Staunton, Jan. 17 -- Many Russian Orthodox were upset that Murmansk Governor Andrey Chibis took part in a Saami ritual on January 7; but in fact he is only the latest Russian governor to take part in celebrations by shamans of traditional faiths in Russia, Andrey Melnikov points out.
But the high-profile nature of Chibis’ action and the coincidence that it was on Russian Christmas has sparked a debate as to whether such gubernatorial moves are only pandering to a constituency of a trend toward cultivating “magical patriotism” in wartime, the editor of NG-Religii says (ng.ru/ng_religii/2023-01-17/9_543_shamanism.html).
Roman Shizhensky, a specialist on religions at the Baltic Federal University in Kaliningrad, says that “interest in shamanism and other traditional faiths of numerically small indigenous peoples has ‘become fashionable,’” repeating a pattern when during difficult times, some are inclined to turn to non-traditional faiths for inspiration and guidance.
Roman Lunkin, a religious affairs specialist at Moscow’s Institute of Europe, says that when a governor gets involved with such religious groups, he can build his authority in ways that don’t bring him into conflict with the federal government’s “Orthodox agenda” and may even serve Moscow’s interests as well.

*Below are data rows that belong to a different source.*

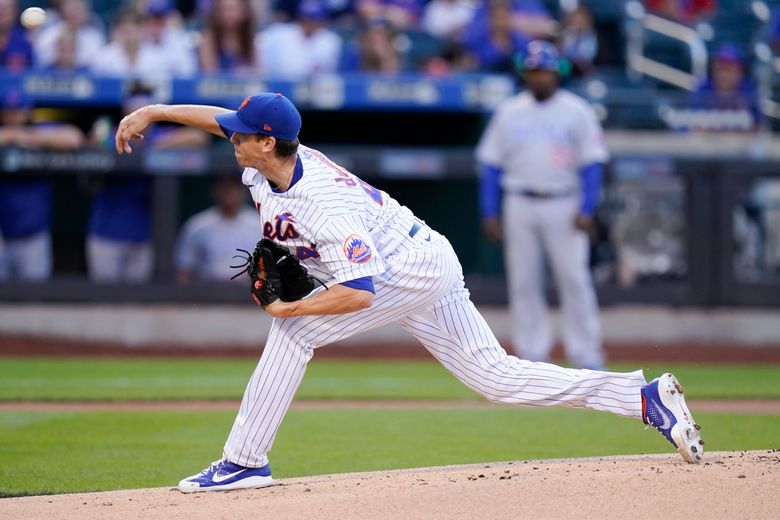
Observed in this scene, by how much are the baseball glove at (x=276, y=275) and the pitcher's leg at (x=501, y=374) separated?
0.68 meters

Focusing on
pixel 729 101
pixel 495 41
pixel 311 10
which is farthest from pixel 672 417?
pixel 729 101

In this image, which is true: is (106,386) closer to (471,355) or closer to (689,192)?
(471,355)

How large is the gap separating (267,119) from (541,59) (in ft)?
16.7

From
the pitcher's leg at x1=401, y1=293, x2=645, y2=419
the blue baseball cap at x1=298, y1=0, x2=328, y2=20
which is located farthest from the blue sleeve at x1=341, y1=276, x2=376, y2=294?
the blue baseball cap at x1=298, y1=0, x2=328, y2=20

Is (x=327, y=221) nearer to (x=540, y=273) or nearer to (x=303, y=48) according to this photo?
(x=540, y=273)

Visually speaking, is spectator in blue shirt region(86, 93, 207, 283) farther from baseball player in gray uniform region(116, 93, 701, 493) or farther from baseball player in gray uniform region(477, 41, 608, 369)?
baseball player in gray uniform region(116, 93, 701, 493)

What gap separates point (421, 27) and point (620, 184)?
3314mm

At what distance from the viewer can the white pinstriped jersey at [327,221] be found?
470 centimetres

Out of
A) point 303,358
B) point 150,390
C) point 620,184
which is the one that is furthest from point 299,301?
point 620,184

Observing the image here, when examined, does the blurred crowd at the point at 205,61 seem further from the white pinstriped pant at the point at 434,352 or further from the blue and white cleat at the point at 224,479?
the blue and white cleat at the point at 224,479

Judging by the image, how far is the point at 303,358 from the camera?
497 centimetres

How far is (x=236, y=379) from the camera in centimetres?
962

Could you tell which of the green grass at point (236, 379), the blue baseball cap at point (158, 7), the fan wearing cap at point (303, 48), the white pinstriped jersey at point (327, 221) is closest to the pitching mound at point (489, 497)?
the white pinstriped jersey at point (327, 221)

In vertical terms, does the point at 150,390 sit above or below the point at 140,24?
below
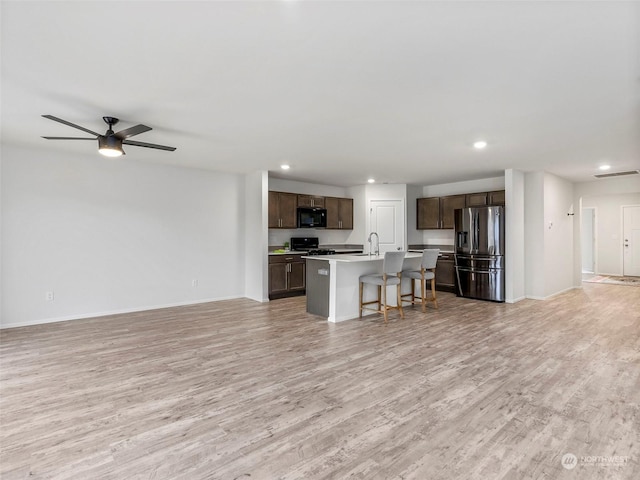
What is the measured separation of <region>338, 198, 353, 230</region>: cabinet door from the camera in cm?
812

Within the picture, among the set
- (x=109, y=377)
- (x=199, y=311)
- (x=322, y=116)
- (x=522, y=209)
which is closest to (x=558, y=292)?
(x=522, y=209)

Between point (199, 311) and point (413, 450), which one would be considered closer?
point (413, 450)

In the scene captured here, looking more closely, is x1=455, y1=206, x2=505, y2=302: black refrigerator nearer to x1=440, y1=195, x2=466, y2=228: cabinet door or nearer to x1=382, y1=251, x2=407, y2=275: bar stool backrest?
x1=440, y1=195, x2=466, y2=228: cabinet door

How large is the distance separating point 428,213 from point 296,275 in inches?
141

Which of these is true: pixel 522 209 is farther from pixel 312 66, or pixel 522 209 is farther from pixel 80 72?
pixel 80 72

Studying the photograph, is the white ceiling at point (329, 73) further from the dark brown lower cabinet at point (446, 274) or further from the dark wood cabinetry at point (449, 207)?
the dark brown lower cabinet at point (446, 274)

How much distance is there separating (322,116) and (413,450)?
9.74ft

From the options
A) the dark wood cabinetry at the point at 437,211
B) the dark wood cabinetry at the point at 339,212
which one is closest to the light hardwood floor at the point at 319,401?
the dark wood cabinetry at the point at 437,211

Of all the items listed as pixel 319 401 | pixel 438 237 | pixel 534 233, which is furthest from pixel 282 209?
pixel 534 233

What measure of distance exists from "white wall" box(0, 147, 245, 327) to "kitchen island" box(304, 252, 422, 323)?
2.19m

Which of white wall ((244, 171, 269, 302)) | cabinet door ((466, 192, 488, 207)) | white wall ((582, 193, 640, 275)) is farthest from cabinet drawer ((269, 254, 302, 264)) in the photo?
white wall ((582, 193, 640, 275))

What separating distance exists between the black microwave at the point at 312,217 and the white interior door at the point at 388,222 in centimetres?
121

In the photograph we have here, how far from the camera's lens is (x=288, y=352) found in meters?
3.61

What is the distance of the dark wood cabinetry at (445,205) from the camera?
6879mm
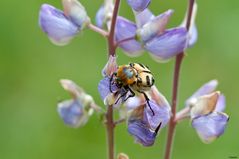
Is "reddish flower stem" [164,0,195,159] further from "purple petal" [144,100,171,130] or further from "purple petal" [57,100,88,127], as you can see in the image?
"purple petal" [57,100,88,127]

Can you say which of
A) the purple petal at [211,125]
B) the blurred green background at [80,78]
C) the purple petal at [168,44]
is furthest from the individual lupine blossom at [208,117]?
the blurred green background at [80,78]

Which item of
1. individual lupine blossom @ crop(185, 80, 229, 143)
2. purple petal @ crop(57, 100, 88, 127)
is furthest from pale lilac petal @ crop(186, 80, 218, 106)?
purple petal @ crop(57, 100, 88, 127)

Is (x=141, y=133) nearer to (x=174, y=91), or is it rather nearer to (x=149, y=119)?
(x=149, y=119)

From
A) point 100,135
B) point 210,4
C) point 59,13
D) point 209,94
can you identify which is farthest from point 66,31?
point 210,4

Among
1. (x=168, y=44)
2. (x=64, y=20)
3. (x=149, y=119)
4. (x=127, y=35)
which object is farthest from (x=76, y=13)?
(x=149, y=119)

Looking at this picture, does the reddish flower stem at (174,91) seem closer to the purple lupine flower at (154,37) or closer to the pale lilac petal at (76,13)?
the purple lupine flower at (154,37)

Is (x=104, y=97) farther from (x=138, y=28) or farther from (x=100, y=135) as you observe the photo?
(x=100, y=135)
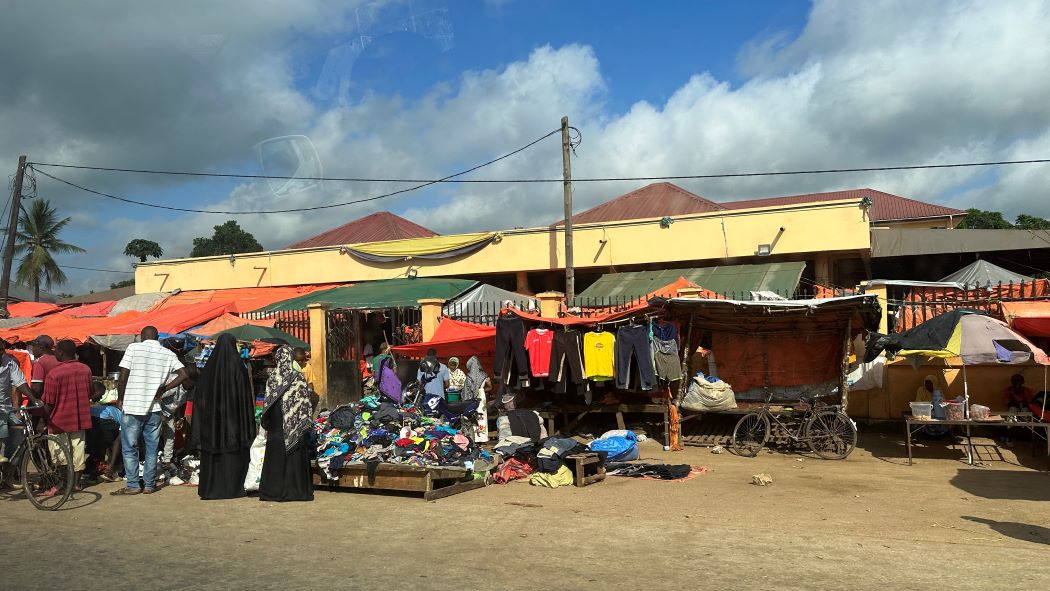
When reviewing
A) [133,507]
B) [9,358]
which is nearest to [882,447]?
[133,507]

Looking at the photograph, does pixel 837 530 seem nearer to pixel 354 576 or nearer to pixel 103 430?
pixel 354 576

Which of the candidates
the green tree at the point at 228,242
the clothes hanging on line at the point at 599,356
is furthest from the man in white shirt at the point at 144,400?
the green tree at the point at 228,242

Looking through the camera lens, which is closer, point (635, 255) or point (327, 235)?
point (635, 255)

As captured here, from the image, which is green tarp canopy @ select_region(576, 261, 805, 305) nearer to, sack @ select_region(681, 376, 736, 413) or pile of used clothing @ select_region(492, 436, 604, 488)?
sack @ select_region(681, 376, 736, 413)

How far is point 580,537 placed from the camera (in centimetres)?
643

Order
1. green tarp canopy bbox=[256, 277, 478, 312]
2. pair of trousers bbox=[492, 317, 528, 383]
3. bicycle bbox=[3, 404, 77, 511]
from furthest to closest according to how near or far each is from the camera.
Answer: green tarp canopy bbox=[256, 277, 478, 312], pair of trousers bbox=[492, 317, 528, 383], bicycle bbox=[3, 404, 77, 511]

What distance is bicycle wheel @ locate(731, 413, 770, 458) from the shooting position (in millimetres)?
11383

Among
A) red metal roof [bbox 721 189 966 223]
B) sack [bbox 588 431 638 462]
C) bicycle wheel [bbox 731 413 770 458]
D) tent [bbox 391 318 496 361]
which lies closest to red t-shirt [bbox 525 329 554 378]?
tent [bbox 391 318 496 361]

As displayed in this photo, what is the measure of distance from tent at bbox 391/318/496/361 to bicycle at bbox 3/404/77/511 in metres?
6.12

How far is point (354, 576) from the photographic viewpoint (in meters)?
5.26

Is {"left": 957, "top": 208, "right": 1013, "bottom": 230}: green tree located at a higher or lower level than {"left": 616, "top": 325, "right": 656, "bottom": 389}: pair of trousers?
higher

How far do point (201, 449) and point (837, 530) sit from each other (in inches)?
262

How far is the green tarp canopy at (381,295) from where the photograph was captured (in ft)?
58.5

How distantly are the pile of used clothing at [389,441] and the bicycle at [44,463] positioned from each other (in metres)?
2.61
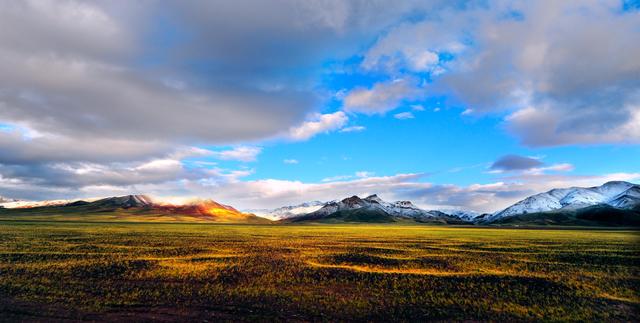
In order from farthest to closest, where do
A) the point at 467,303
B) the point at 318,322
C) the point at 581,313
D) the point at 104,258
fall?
the point at 104,258, the point at 467,303, the point at 581,313, the point at 318,322

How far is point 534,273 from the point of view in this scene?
31266mm

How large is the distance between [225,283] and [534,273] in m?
27.9

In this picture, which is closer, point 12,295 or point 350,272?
point 12,295

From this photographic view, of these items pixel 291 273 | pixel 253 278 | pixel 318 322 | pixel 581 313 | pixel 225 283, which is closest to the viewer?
pixel 318 322

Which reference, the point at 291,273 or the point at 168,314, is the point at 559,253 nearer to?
the point at 291,273

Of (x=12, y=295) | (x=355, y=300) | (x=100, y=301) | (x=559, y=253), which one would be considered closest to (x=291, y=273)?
(x=355, y=300)

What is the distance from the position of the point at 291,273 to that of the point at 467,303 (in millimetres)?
15143

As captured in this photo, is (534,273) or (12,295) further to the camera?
(534,273)

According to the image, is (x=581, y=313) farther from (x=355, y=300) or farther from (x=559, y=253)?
(x=559, y=253)

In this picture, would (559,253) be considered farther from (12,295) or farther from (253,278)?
(12,295)

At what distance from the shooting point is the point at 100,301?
22000mm

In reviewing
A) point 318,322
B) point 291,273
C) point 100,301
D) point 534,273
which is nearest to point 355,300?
point 318,322

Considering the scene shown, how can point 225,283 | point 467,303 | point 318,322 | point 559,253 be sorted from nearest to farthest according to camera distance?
1. point 318,322
2. point 467,303
3. point 225,283
4. point 559,253

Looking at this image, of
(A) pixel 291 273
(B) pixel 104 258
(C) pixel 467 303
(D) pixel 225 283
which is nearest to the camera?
(C) pixel 467 303
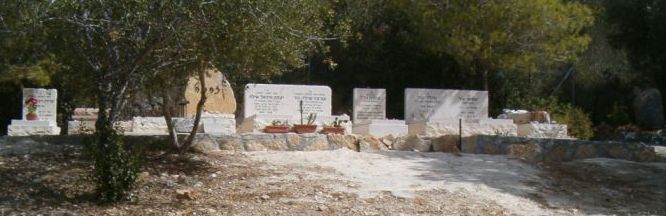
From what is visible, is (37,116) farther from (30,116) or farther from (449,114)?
(449,114)

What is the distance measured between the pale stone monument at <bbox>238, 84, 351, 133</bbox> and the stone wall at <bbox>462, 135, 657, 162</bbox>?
15.3 ft

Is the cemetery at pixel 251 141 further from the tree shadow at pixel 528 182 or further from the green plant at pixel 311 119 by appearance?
the green plant at pixel 311 119

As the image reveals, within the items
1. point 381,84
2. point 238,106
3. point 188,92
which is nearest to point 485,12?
point 381,84

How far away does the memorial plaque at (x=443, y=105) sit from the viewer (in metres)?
20.4

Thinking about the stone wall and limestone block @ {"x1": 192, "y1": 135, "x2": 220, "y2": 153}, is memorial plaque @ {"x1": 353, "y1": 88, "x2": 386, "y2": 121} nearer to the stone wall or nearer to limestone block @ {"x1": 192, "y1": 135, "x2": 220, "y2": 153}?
the stone wall

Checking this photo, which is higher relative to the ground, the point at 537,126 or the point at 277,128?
the point at 537,126

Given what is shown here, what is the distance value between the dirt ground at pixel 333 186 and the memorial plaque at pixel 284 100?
4857 millimetres

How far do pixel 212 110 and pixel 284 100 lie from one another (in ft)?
7.51

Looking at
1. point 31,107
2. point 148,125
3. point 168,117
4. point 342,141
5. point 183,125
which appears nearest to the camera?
point 168,117

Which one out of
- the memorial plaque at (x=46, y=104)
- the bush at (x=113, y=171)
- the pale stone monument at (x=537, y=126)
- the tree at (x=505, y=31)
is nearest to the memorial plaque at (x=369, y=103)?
the pale stone monument at (x=537, y=126)

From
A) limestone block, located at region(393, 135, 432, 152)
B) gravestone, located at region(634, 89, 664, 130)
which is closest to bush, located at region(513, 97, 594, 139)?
gravestone, located at region(634, 89, 664, 130)

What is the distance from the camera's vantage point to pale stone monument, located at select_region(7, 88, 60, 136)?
20.5 metres

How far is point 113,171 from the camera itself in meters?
9.83

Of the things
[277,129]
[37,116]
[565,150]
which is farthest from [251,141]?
[37,116]
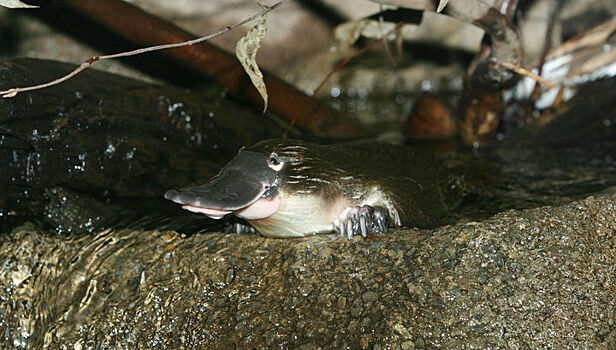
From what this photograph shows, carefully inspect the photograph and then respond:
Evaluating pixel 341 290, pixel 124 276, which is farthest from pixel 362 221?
pixel 124 276

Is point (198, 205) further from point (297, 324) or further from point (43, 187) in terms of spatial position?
point (43, 187)

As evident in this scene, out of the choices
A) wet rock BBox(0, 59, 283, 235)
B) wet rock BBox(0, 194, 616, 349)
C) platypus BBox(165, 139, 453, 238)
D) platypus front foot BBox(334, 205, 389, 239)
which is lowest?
wet rock BBox(0, 194, 616, 349)

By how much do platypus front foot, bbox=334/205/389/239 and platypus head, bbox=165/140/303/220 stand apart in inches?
10.6

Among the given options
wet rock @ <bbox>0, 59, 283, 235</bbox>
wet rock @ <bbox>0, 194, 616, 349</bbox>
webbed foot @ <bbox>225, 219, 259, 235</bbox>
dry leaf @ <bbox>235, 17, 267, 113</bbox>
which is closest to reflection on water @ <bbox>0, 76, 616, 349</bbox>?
wet rock @ <bbox>0, 194, 616, 349</bbox>

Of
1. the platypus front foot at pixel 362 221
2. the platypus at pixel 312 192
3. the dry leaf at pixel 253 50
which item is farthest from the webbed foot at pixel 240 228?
the dry leaf at pixel 253 50

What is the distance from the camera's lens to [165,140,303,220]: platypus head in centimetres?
178

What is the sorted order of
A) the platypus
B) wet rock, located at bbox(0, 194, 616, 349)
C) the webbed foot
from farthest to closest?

He adds that “in the course of a military conflict, it is natural for people to appeal to the most varied spiritual powers and that doing so is thus patriotic. Local national traditions, including paganism and shamanism and not only major religions like Christianity and Islam can serve as a base of support for the authorities during times of crisis.”
But Shizhensky for his part says that only after the current military conflict is over will it be possible to see whether governors will continue to engage in such activities and involve themselves in syncretic developments or instead will stop doing so because they will fear offending the Orthodox majority and the fundamentally Orthodox nature of Russian power.